** Reading passage follows **

The purchase was completed on 12 April 2022.
The consideration for the purchase is £1,008,000, £558,000 being paid on
completion ("Initial Consideration") with a deferred consideration of
£450,000 ("Deferred Consideration") to be paid post completion in the
following amounts and on the following dates: £210,000 on 14 March 2023;
£60,000 on 30 September 2023; £60,000 on 31 March 2024; £60,000 on 30
September 2024 and £60,000 on 31 March 2025. As a term of the agreement to
acquire the IPM Business, David Horner, a director of the Company, has agreed
to personally guarantee the Deferred Consideration ("Guarantee"). Given that
David Horner is a director of the Company, the provision of the Guarantee is
considered to be a related party transaction pursuant to AIM Rule 13. The
directors of the Company who are considered independent for the purposes of
the Guarantee, being Vivien Langford, Geoff Martin and David Johnson, having
consulted with the Company's nominated adviser, Cairn Financial Advisers LLP,
consider the Guarantee by David Horner to be fair and reasonable insofar as
the Company's shareholders are concerned.
The purchase is for the business information, contracts, goodwill (including
the business names), the trading records (but excluding accounting records),
the website and domain names and a small amount of stock valued at £8,000.
AA has entered into a new short-term lease with IPM which will enable AA to
continue operating the IPM Business from the site in Luton and to use the
equipment and computer systems at the property for the purpose of the business
from the date of completion up until 30 September 2022. The monthly rent is
£4,068 and is inclusive of all utility costs attributable to the property
save for telephone costs which are included in the rent up to a maximum of
£20 per month. Eight employees of IPM will have their employment
transferred to AA under TUPE.
The profit before tax of IPM as set out in the unaudited accounts for the year
ended 30 June 2021 was £31,086 on a turnover of £535,604. As at 30 June
2021 the assets being acquired were valued in the unaudited balance sheet at
£41,505.
The Initial Consideration is being funded as to £8,000 from AA's existing
cash resources, a loan of £450,000 from CEPS, a loan of £50,000 from Paul
Wood, the Managing Director of AA, and £50,000 of a total loan of £90,000
from Rob Ferguson, the Sales Director of AA. The remaining £40,000 of the
loan from Rob Ferguson will be used by AA for working capital purposes. All
the loans have a coupon of 5% per annum accruing daily with interest payable
quarterly in arrears or at the time the loan is repaid. There are no fixed
repayment dates for the loans. It is intended that the Deferred
Consideration will be paid from available cash resources within AA at the time
at which the payments are due. Given that Paul Wood and Rob Ferguson are
directors of AA, the loan agreements dated 12 April 2022 between AA and each
of Paul Wood and Rob Ferguson and provision to AA of the loans (together "Loan
Agreements") are considered to be related party transactions pursuant to AIM
Rule 13. The directors of the Company who are considered independent for the
purposes of the Loan Agreements, being Vivien Langford, Geoff Martin and David
Johnson, having consulted with the Company's nominated adviser, Cairn
Financial Advisers LLP, consider the terms of the Loan Agreements to be fair
and reasonable insofar as the Company's shareholders are concerned.

** End of Reading passage **
** Supplied data follows **

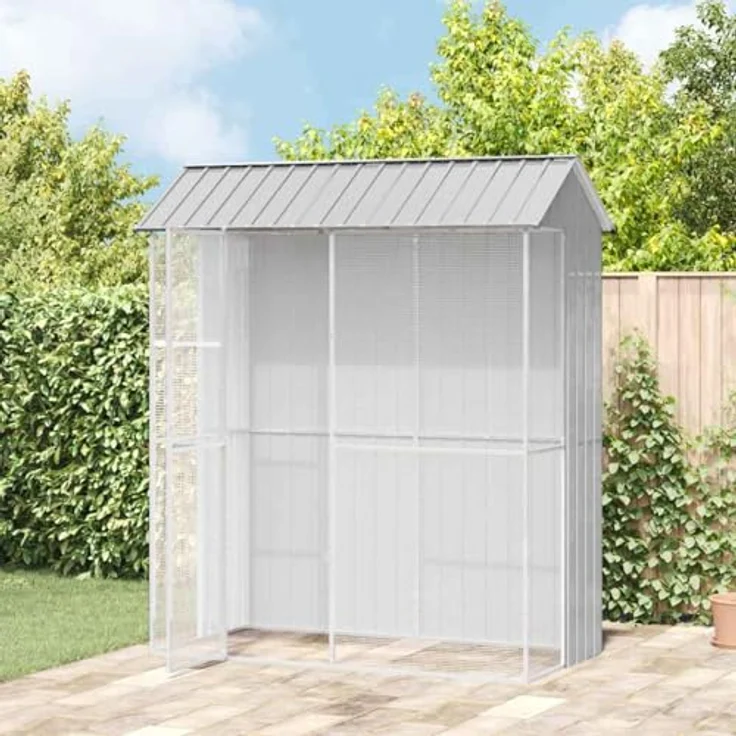 vidaXL Vogelkäfig Grau 215 x 110 x 247 cm, verzinkter Stahl, modernes Vogelheim, stabiles Gehege für Haustier-Vögel – Bild 2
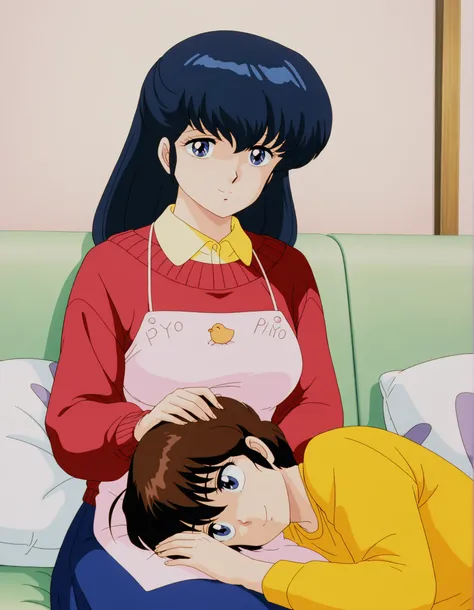 masterpiece, best quality, amazing quality, detailed background, perfect eyes, anime coloring, anime screenshot, 1980s \(style\), 1girl, solo, mature female, otonashi kyouko, black hair, long hair, , blue eyes, medium breasts, yellow shirt under red sweate...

** End of Supplied data **

**Action item:**
For each statement below, say whether it agrees with the passage above on the acquisition of the IPM Business. Answer yes or no, and quote the words of the passage that decide it.
1. The stock included in the purchase was valued at £41,505.
2. The loans funding the Initial Consideration have no fixed repayment dates.
3. Under the short-term lease, AA may operate the IPM Business from the Luton site until 30 September 2022.

**Answer:**
1. No: "a small amount of stock valued at £8,000."
2. Yes: "There are no fixed repayment dates for the loans."
3. Yes: "from the date of completion up until 30 September 2022."